To do
In the records below, copy word for word only the lines from the one containing "Is the concrete" through the one containing "4. the point at 511,218", with both of those lines included.
[start Material]
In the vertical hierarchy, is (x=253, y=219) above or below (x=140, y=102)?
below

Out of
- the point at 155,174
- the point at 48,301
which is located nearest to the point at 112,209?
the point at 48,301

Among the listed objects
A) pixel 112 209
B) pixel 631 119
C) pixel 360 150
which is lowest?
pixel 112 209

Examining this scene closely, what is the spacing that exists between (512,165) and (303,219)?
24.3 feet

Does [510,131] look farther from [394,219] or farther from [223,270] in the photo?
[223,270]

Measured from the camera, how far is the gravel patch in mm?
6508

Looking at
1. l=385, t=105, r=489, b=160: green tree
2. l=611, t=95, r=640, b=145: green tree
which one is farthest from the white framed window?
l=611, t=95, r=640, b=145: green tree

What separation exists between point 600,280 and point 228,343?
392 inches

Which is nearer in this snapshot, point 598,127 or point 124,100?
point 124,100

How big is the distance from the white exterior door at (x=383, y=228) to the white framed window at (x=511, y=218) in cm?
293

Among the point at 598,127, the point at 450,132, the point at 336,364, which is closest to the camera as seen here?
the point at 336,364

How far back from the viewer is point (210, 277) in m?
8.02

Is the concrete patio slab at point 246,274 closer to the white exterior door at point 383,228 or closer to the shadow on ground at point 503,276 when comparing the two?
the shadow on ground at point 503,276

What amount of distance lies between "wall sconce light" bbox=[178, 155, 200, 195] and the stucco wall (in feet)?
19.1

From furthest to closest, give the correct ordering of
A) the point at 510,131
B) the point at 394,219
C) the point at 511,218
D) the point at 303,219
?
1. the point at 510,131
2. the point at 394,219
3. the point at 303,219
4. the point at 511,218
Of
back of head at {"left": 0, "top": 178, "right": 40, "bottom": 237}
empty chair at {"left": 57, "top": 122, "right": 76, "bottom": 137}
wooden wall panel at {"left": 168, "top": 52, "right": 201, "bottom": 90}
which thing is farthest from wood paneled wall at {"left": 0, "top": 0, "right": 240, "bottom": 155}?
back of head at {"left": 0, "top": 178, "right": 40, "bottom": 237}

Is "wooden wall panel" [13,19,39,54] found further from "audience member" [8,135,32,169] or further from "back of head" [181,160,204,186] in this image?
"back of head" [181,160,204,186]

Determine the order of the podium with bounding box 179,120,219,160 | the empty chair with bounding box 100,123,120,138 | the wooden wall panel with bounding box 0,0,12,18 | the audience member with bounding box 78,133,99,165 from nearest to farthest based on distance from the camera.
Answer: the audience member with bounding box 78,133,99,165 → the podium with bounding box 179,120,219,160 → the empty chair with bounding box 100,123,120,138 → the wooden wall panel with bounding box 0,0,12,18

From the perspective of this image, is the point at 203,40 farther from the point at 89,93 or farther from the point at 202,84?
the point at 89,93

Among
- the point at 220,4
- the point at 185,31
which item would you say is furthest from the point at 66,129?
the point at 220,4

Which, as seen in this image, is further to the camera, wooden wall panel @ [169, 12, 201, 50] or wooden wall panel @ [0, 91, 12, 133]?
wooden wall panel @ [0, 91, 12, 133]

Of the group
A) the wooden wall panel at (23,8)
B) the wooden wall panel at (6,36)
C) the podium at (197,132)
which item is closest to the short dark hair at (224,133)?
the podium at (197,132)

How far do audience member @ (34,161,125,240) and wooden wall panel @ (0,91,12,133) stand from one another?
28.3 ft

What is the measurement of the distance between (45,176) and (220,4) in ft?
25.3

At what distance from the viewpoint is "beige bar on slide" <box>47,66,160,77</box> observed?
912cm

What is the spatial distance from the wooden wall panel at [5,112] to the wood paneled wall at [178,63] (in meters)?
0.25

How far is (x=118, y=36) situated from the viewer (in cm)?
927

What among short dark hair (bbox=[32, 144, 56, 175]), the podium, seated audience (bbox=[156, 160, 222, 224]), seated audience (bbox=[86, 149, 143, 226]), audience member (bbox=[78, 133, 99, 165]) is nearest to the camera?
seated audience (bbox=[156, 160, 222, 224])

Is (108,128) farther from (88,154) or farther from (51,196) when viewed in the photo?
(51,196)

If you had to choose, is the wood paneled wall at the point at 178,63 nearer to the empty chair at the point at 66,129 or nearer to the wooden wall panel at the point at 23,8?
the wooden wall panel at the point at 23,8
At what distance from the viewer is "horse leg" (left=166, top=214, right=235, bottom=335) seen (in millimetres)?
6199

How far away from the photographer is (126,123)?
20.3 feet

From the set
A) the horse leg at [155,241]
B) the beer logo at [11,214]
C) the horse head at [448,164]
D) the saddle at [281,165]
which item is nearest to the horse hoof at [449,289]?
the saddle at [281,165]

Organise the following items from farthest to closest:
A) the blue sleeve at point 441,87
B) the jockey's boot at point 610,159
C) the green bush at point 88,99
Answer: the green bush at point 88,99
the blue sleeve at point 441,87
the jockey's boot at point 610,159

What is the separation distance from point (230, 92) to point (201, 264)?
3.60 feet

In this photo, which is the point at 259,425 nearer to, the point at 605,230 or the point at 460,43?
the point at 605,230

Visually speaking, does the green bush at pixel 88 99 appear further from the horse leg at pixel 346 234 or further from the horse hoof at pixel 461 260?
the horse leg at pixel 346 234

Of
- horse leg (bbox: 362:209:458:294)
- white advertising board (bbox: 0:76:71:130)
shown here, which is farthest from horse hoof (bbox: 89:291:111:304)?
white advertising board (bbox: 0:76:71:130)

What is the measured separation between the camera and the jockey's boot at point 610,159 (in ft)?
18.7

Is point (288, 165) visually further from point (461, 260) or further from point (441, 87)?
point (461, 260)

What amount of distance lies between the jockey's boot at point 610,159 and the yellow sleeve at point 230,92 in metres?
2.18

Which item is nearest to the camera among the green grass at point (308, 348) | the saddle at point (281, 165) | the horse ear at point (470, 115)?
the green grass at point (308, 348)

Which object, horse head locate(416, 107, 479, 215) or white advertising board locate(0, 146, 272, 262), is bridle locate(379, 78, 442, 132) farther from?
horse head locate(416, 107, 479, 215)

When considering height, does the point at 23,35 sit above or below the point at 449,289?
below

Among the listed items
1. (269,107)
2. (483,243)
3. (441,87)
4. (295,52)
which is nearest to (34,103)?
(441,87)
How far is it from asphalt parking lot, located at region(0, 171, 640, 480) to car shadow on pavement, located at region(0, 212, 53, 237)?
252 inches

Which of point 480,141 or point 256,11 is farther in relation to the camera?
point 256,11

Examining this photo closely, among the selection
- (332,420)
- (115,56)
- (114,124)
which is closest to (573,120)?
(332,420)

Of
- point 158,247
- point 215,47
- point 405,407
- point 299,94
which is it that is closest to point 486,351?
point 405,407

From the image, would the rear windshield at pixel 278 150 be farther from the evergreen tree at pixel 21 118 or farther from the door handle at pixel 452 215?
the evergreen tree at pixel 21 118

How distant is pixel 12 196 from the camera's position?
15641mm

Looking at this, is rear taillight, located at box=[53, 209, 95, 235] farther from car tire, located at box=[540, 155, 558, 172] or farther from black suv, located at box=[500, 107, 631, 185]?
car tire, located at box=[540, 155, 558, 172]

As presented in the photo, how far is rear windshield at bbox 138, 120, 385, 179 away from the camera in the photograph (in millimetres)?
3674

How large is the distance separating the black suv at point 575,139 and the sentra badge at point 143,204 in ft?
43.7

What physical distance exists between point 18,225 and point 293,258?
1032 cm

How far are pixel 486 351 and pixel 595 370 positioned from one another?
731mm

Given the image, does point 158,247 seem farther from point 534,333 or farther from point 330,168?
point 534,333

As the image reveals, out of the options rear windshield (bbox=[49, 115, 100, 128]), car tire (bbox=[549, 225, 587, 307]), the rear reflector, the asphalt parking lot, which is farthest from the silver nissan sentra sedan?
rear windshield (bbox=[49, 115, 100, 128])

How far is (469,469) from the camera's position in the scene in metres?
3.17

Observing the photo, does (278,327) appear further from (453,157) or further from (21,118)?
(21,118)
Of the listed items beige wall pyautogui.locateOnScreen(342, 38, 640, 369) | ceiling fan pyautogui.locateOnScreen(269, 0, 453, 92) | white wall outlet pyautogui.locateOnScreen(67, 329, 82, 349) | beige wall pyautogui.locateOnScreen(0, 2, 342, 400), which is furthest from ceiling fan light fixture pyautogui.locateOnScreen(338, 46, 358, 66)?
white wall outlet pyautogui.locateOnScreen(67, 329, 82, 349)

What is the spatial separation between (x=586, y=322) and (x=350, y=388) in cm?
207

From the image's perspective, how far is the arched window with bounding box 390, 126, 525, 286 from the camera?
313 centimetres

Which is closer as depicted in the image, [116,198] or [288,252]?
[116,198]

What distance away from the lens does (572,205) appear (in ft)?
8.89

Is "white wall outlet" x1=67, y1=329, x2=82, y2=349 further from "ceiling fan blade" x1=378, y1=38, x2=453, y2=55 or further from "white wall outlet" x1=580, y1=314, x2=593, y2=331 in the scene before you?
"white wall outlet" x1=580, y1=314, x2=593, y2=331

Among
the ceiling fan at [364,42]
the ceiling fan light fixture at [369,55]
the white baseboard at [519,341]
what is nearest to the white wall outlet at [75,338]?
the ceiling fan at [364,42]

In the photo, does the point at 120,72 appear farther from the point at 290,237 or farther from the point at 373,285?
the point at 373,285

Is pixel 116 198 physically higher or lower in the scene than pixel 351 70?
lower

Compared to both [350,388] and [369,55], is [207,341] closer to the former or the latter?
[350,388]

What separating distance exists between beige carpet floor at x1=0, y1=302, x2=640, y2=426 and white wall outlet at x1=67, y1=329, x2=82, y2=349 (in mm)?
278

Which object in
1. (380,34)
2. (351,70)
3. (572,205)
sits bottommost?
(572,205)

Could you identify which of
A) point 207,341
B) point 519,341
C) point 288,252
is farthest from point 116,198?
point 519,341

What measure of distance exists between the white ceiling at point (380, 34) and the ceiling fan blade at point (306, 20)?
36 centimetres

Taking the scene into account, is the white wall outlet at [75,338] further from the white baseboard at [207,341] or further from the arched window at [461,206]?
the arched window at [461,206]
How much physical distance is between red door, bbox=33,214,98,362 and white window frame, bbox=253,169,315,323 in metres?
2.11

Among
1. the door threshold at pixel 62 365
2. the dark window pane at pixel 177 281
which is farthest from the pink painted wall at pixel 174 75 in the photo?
[end Material]
Solution to this problem
Is the concrete patio slab at point 246,274 closer to the white exterior door at point 383,228 or closer to the shadow on ground at point 503,276 when comparing the two?
the shadow on ground at point 503,276

What amount of distance lies between "wall sconce light" bbox=[178, 155, 200, 195] and the stucco wall (in feet)?
19.1

From furthest to closest, give the correct ordering of
A) the point at 510,131
B) the point at 394,219
C) the point at 511,218
D) the point at 303,219
?
1. the point at 510,131
2. the point at 394,219
3. the point at 303,219
4. the point at 511,218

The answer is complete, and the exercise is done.